This project analyzes data on Kepler Objects of Interest (KOIs) from the NASA Exoplanet Archive. The primary goal is to develop a statistical model to classify KOIs as either potential exoplanet CANDIDATEs or FALSE POSITIVEs based on their observed properties. The analysis utilizes the Q1-Q17 Data Release 25 (DR25) KOI table, chosen for its homogeneity and automated vetting process suitable for statistical analysis.
The project involves several stages:
- Data loading and preparation.
- Exploratory Data Analysis (EDA) through visualization.

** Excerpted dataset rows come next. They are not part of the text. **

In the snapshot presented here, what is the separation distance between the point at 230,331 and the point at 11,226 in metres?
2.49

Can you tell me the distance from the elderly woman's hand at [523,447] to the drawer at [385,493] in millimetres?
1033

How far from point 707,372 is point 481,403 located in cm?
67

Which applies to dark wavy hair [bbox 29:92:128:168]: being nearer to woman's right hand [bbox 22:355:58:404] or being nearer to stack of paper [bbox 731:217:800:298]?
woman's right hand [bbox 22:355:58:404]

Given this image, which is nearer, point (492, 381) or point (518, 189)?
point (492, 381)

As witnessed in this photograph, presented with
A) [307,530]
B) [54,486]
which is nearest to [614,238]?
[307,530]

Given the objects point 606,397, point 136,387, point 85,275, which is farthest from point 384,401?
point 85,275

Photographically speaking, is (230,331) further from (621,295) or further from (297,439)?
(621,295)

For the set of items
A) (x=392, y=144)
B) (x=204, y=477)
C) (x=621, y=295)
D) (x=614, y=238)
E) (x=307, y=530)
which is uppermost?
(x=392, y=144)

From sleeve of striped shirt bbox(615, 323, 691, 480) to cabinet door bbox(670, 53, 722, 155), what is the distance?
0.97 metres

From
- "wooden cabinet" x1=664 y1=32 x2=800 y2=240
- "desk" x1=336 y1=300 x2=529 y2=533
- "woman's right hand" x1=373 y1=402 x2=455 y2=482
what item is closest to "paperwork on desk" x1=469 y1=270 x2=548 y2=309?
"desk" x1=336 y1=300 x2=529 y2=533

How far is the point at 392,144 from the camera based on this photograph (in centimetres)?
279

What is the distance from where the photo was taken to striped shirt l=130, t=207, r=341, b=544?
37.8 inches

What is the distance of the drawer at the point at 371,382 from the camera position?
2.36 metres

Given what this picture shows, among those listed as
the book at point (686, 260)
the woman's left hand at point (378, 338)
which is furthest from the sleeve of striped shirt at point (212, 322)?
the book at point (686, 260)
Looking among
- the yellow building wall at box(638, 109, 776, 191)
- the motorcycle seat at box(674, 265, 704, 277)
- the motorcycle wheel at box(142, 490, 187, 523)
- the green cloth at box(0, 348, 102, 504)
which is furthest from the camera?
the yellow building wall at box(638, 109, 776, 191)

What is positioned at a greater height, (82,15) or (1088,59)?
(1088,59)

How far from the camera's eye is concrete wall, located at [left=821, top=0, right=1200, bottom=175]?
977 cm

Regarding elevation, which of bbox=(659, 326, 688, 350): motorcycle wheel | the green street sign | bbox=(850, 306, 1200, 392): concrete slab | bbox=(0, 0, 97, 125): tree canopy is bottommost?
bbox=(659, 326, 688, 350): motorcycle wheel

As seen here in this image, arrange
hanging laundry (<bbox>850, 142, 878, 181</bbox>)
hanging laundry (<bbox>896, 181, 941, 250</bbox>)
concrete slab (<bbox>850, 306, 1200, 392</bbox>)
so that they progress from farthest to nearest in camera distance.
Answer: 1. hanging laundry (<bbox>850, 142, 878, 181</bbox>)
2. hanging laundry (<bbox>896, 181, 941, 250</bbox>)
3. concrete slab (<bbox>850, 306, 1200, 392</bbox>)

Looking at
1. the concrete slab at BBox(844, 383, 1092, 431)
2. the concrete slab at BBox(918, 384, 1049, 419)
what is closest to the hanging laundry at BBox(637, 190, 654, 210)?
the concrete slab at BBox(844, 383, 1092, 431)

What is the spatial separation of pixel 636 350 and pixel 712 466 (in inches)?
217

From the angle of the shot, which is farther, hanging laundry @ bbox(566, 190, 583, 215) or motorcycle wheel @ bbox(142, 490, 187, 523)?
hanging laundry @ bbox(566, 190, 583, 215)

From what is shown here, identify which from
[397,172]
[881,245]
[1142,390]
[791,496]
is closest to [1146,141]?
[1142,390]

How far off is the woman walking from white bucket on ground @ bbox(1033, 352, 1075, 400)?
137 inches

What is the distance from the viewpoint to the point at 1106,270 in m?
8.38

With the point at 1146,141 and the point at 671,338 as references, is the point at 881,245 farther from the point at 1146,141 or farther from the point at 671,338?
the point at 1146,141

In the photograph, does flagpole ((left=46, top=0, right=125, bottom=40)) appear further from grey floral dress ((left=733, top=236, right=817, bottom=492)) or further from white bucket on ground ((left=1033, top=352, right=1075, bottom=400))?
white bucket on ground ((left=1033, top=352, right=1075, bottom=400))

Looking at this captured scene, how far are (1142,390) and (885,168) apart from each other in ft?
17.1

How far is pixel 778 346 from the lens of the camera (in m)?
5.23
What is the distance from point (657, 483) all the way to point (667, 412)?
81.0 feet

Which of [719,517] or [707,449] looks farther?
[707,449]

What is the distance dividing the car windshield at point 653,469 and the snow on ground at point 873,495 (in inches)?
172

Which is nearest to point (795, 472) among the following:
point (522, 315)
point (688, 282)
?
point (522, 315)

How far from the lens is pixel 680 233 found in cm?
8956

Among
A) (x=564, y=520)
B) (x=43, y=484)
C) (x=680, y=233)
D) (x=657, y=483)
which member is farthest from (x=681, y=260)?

- Dimensionality reduction using Principal Component Analysis (PCA).
- Predictive modeling using Generalized Linear Models (Logistic Regression).
The primary dataset used is:
data/q1_q17_dr25_koi.csv: Contains the Kepler Objects of Interest cumulative table from Data Release 25 (Q1-Q17). This dataset was downloaded from the NASA Exoplanet Archive.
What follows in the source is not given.